Many Nigerians may not survive till 2019, if the current hardship continues – Cleric


​The Assistant National Deputy President of the Pentecostal Fellowship of Nigeria, PFN, South South, Bishop Emmah Isong, has lamented that the current hardship facing Nigerians has the capacity to increase the rate of corruption as people have become desperate to survive.




The cleric while making his submission during an interview with Vanguard observed that the fight against corruption should take into account the need to address the basic needs of the people which include good roads, food and regular payment of salary.

He said “Nigerians are very easy people to lead; all a leader needs to do is to ensure that there is food for the people, good roads, pay salaries but if things are allowed to continue like this, there is a level of hunger which can cause people to revolt.

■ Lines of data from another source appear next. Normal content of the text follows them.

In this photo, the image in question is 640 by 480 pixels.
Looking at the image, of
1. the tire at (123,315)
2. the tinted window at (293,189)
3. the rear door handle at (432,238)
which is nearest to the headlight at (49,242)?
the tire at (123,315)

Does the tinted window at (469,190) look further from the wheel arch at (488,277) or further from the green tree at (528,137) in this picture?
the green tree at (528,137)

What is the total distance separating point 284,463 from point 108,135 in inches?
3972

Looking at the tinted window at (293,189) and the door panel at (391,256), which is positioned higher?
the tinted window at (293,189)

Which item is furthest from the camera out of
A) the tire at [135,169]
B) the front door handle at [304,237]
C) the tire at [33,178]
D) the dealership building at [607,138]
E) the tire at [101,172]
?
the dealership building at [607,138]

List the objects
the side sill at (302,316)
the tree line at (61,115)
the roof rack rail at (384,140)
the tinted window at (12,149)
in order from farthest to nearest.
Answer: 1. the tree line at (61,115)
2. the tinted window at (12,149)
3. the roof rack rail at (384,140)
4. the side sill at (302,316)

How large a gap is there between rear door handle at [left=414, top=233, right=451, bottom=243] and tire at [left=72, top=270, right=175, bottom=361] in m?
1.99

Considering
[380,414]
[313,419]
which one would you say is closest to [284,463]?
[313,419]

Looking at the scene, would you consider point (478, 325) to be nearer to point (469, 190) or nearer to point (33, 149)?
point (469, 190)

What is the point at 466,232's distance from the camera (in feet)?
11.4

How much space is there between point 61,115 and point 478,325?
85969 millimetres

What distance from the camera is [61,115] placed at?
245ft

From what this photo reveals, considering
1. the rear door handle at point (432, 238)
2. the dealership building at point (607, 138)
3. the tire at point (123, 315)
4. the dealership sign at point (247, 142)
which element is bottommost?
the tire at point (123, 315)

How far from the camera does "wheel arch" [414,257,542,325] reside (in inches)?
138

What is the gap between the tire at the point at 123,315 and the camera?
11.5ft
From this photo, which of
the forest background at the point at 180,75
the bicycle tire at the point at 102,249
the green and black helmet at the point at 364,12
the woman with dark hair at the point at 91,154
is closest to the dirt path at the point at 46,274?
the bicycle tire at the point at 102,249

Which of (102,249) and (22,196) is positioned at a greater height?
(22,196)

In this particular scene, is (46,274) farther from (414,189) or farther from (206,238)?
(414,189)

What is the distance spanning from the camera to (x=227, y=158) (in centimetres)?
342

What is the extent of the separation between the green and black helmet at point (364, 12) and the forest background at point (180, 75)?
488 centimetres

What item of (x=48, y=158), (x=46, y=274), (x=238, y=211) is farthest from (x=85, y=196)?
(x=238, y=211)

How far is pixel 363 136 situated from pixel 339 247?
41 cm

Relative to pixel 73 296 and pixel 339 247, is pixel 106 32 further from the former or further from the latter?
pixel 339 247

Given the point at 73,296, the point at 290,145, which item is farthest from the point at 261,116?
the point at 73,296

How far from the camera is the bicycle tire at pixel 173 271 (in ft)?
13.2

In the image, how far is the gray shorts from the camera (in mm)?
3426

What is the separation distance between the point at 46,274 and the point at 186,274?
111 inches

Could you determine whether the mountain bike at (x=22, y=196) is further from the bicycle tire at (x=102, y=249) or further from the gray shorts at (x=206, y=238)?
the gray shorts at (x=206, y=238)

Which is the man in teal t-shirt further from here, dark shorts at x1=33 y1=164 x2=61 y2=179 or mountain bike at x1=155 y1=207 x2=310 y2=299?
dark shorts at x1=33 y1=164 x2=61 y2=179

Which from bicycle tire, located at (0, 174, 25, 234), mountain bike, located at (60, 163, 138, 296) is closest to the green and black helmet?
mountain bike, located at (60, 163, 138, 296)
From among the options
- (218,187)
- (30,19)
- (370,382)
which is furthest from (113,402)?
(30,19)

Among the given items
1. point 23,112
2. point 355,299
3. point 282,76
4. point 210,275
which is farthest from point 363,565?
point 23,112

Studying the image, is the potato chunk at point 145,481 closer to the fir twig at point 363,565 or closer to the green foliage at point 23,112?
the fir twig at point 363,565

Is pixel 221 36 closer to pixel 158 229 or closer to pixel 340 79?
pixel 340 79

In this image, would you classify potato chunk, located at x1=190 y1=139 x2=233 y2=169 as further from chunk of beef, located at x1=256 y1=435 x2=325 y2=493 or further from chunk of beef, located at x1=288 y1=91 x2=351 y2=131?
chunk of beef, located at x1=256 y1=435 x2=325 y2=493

“So the government should not concentrate solely in fighting corruption but should endeavour to create a viable economic atmosphere to help put food on the table.”

While noting that laying off workers is aggravating the hardship in the land, the President of Central Christian Chapel International said in order to create jobs for people as many companies and industries were folding up, the current administration should draw up an economic blue print that will focus on increased agricultural production and rehabilitation of infrastructure.

“Those who ordinarily would have kept away from corruption could out of desperation to make ends meet be forced to engage in corrupt practices just to survive.

“The question is, are we going to be alive in Nigeria till 2019 with the level of hardship the people are going through?

“This situation has the tendency to make people who ordinarily would have stayed away from corrupt practices to engage in corruption.

“I can testify that Nigerians are feeling the impact of the hardship as 17 of my members have opted to return to their villages because they have either been laid off work or have closed their businesses and so cannot pay their rents and feed their families,” the Bishop stated.